Die Studie nimmt ihren Ausgangspunkt bei der grundlegenden Wahrnehmung einer in vielen kirchlichen Gemeinschaften vorherrschenden kollektiven Depression (Kap. 1–4, 3–55). Diese führt der Vf. im Kern auf die überfordernde Geschwindigkeit des spätmodernen Lebens zurück. Die stärker theologisch konturierte Zeitstruktur früherer Epochen („sacred time“) sei inzwischen durch säkulare Zeitstrukturen der Kategorie „schneller – höher – weiter“ („secular time“) abgelöst oder zumindest überlagert worden. Mit der daraus resultierenden sozialen Beschleunigung Schritt zu halten, scheine nun beinahe unmerklich zum Endziel kirchlicher Existenz geworden zu sein. Dies wiederum führe beinahe zwangsläufig zu einem ekklesialen Erschöpfungszustand, den Root im Anschluss an den franz. Soziologen Alain Ehrenberg als la fatigue d´être l´eglise bezeichnet: „The church enters, or nears, a state of depression because it is trying to run fast without a vision that calls the congregation beyond its concern for itself (37).“
Um den spezifischen Herausforderungen von Gemeinden im säkularen Zeitalter differenzierter auf die Spur zu kommen, zieht Root im zweiten Teil den Jenaer Soziologen Hartmut Rosa als Gesprächspartner hinzu (Kap. 5–11, 57–147). Dieser hat in seiner weitgreifenden Gesellschaftstheorie die wesentlichen Entwicklungen und Problemlagen der (Spät-)Moderne bekanntermaßen mit dem Begriff der „Beschleunigung“ zu erfassen versucht. Im Rückgriff auf Rosa gelingt es Root mit überzeugender diagnostischer Präzision die massiven Auswirkungen akzelerierter Zeitstrukturen auf die Lokalgemeinde theologisch zu reflektieren und im Zusammenhang mit der eingangs festgestellten kirchlichen Niedergeschlagenheit zu problematisieren. Dabei gibt er mit Nachdruck zu bedenken, dass die scheinbar plausiblen (und häufig unkritisch vorgetragenen) Wachstums- und Multiplikationsnarrative sowie die vehementen Rufe nach kirchlicher Innovation, Entrepreneurship und mehr gesellschaftlicher Relevanz nicht vorschnell als „ekklesiale Heilswege“ betrachtet werden sollten. Allzu leicht bestätige man dadurch den (von Taylor so genannten) „immanenten Rahmen“ der Umgebungskultur und trage bewusst oder unbewusst zur Verstärkung problematischer Beschleunigungsmuster bei.
Im dritten Teil (Kap. 12–17, 149–262) entwirft der Vf. erste Antwortperspektiven auf die letztlich als „Entfremdung“ definierte ekklesiale fatigue: „To avoid (…) alienation, religion must be freed from being another element in the acceleration of a person`s or family`s dynamic stabilization and instead be returned to an orientation to encounter a living world and the living God in the world (188).“ Diese zunächst noch unscharfe Handlungsorientierung wird unter Bezugnahme auf Hartmut Rosas Resonanzbegriff näher entfaltet, wobei der Vf. „Resonanz“ als „journey of seeking a narrative of connection to the world [,Weltbeziehung‘] and those in the world who call out to us“ (216) bestimmt.

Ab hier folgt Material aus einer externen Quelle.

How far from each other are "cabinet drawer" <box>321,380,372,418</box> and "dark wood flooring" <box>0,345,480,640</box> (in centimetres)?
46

Roots resonanztheoretische Erkundungen erweisen sich durchweg als an-, stellenweise sogar als aufregend. Gerade deshalb ergeben sich aber auch Rückfragen: Sind Resonanz und Relevanz bzw. resonante Narrative der Transformation und Prozesse der Innovation im Rahmen des Gemeindeaufbaus tatsächlich nur in starkem Gegensatz zu denken? Lässt sich die bisweilen vage Kategorie der „Resonanz“ aus oikodomischer Perspektive noch präziser fassen? Einige dieser Anfragen antizipiert Root bereits im Vorwort, wo er sowohl die mitunter fehlende Konkretion und Praxisnähe („there is no bullet-point list of what your congregation can do“) als auch die ekklesiologische Unbestimmtheit seines Entwurfs einräumt und als Zukunftsprojekt eine „full-blown ecclesiology“ ankündigt – „in discourse with Rosa`s conception of resonance“ (xiii). So scheinen sich Roots praktisch-theologische Deutungen zu einer beeindruckenden Großerzählung auszuwachsen, die gerade auch für den deutschen Kontext in vielfacher Hinsicht wertvolle Perspektiven beisteuert und der intensiven Auseinandersetzung wert ist.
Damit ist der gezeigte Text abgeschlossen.